*Instrução 1:* Duplique sem alterações as linhas dos registos, começando na linha que contém "From the camera, how" e seguindo até ao fim dos registos, com ambas as extremidades incluídas.
*Instrução 2:* Pegue na entrevista ao cantador João Leonel e prossiga-a a partir do ponto em que termina.

JOÃO LEONEL (O RETORNADO), UM CANTADOR AO DESAFIO AÇORIANO
EM DIGRESSÃO POR TERRAS DO CANADÁ
(Toronto, 12 de Novembro de 2003)
Por Adelina Pereira - Adiaspora.com
Adiaspora.com: Temos entre nós, o Senhor João Leonel
da Ilha Terceira, que se encontra em digressão por terras
do Canadá nas cantorias ao desafio com um seu colega de
S. Miguel, o jovem Paulo Botelho (Chalana). Conte-nos um pouco
sobre a sua vida.
João Leonel: Nasci a 22 de Dezembro de 1944 no Curato
da Ribeira Seca do actual município de S. Sebastião,
por coincidência o mesmo curato onde o primeiro homem nascido
na Ilha Terceira nasceu.
Adiaspora.com: Por essa altura, a que actividade se dedicavam
os seus pais?
João Leonel: O meu pai era agricultor e a minha mãe
doméstica.
Adiaspora.com: Como foi a sua infância na Terceira e o
que fez após ter concluído os estudos escolares?
João Leonel: Após ter acabado a escola fui empregado
de comércio, isto é, fui empregado de balcão
em algumas mercearias. As cantigas aparecem já na escola
onde me chamava muita atenção tudo que tivesse rima.

Registos de perguntas sobre cenas
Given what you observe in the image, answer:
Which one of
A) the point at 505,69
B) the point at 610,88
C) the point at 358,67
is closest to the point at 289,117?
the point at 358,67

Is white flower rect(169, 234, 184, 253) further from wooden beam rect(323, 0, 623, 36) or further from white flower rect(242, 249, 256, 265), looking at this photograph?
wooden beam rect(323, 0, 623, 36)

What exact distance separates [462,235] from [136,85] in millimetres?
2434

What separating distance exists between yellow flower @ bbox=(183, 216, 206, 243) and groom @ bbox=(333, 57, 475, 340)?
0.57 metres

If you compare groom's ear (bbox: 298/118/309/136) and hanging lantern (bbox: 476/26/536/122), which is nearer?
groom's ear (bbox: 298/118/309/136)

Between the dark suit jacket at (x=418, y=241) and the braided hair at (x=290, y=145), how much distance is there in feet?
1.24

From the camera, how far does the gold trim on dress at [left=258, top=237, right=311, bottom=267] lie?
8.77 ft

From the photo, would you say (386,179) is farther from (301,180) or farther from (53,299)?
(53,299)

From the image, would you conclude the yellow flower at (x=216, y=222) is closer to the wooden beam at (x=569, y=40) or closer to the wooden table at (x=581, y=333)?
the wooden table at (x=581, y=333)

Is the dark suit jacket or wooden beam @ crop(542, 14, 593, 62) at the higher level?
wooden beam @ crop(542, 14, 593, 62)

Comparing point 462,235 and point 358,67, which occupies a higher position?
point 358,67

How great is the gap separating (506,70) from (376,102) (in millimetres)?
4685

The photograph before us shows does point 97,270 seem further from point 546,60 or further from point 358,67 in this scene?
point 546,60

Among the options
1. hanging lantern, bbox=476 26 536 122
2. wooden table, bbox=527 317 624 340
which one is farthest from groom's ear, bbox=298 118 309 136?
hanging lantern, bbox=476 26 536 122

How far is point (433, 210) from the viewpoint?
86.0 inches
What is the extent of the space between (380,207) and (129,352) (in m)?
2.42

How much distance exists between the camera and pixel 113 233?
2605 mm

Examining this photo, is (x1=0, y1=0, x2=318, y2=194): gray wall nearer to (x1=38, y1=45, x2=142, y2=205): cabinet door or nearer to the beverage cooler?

*Resultado final 1:*
From the camera, how far does the gold trim on dress at [left=258, top=237, right=311, bottom=267] lie?
8.77 ft

From the photo, would you say (386,179) is farther from (301,180) or farther from (53,299)?
(53,299)

From the image, would you conclude the yellow flower at (x=216, y=222) is closer to the wooden beam at (x=569, y=40) or closer to the wooden table at (x=581, y=333)?
the wooden table at (x=581, y=333)

Is the dark suit jacket or wooden beam @ crop(542, 14, 593, 62) at the higher level?
wooden beam @ crop(542, 14, 593, 62)

Comparing point 462,235 and point 358,67, which occupies a higher position?
point 358,67

How great is the gap separating (506,70) from (376,102) (in millimetres)?
4685

The photograph before us shows does point 97,270 seem further from point 546,60 or further from point 358,67 in this scene?
point 546,60

Among the options
1. hanging lantern, bbox=476 26 536 122
2. wooden table, bbox=527 317 624 340
which one is farthest from groom's ear, bbox=298 118 309 136?
hanging lantern, bbox=476 26 536 122

How far is point (433, 210) from the viewpoint?
86.0 inches
What is the extent of the space between (380,207) and (129,352) (in m)?
2.42

How much distance exists between the camera and pixel 113 233?
2605 mm

Examining this photo, is (x1=0, y1=0, x2=318, y2=194): gray wall nearer to (x1=38, y1=45, x2=142, y2=205): cabinet door or nearer to the beverage cooler?

*Resultado final 2:*
Foi na escola primária que surgiu este interesse pelas
cantigas. É claro que isto é uma cultura, uma tradição
secular segundo os historiadores, principalmente na Ilha Terceira,
onde aparece em 1810. Eu em criança e o meu pai gostávamos
muito destas cantorias.
Adiaspora.com: Já que estamos a falar sobre da história
destas cantorias, quem é que introduziu supostamente esta
moda nas ilhas?
João Leonel: De início, esses primeiros improvisadores
que apareceram cantavam na moda da chamarrita e utilizava só
duas rimas na quadra, ou seja a redondilha. Rimavam só
o segundo verso com o quarto. Quando passaram para as quatro rimas
onde se rima o primeiro com o terceiro e o segundo verso com o
quarto, a chamarrita era um pouco apressada. Não dava o
tempo e o espaço suficiente para que se pudesse passar
a mensagem e fazer a cantiga mais perfeita, mais poética,
mais recheada...
Adiaspora.com: Por outras palavras, não dava tempo para
pensar o verso que iria ser cantado a seguir?
João Leonel: Exacto. Segundo o que se sabe, e penso ser
certo, há um improvisador considerado o maior de todos
os tempos de alcunha Charrua, de nome próprio José
de Sousa Brasil, que foi, juntamente com um tocador que penso
ter sido o Laureano Correia dos Reis, inventaram esta melodia
que se conhece na nossa ilha pela "Moda do Charrua".
Adiaspora.com: Vamos voltar novamente à chamarrita. Ainda
noutro dia tive a ocasião de ouvir que a chamarrita surgiu
de uma lenda acerca de uma viúva chamada Rita. Tem algum
conhecimento a este respeito?
João Leonel: Não tenho conhecimento disso. A chamarrita
ainda hoje faz parte dos bailes de roda como lhes chamam e folclóricos.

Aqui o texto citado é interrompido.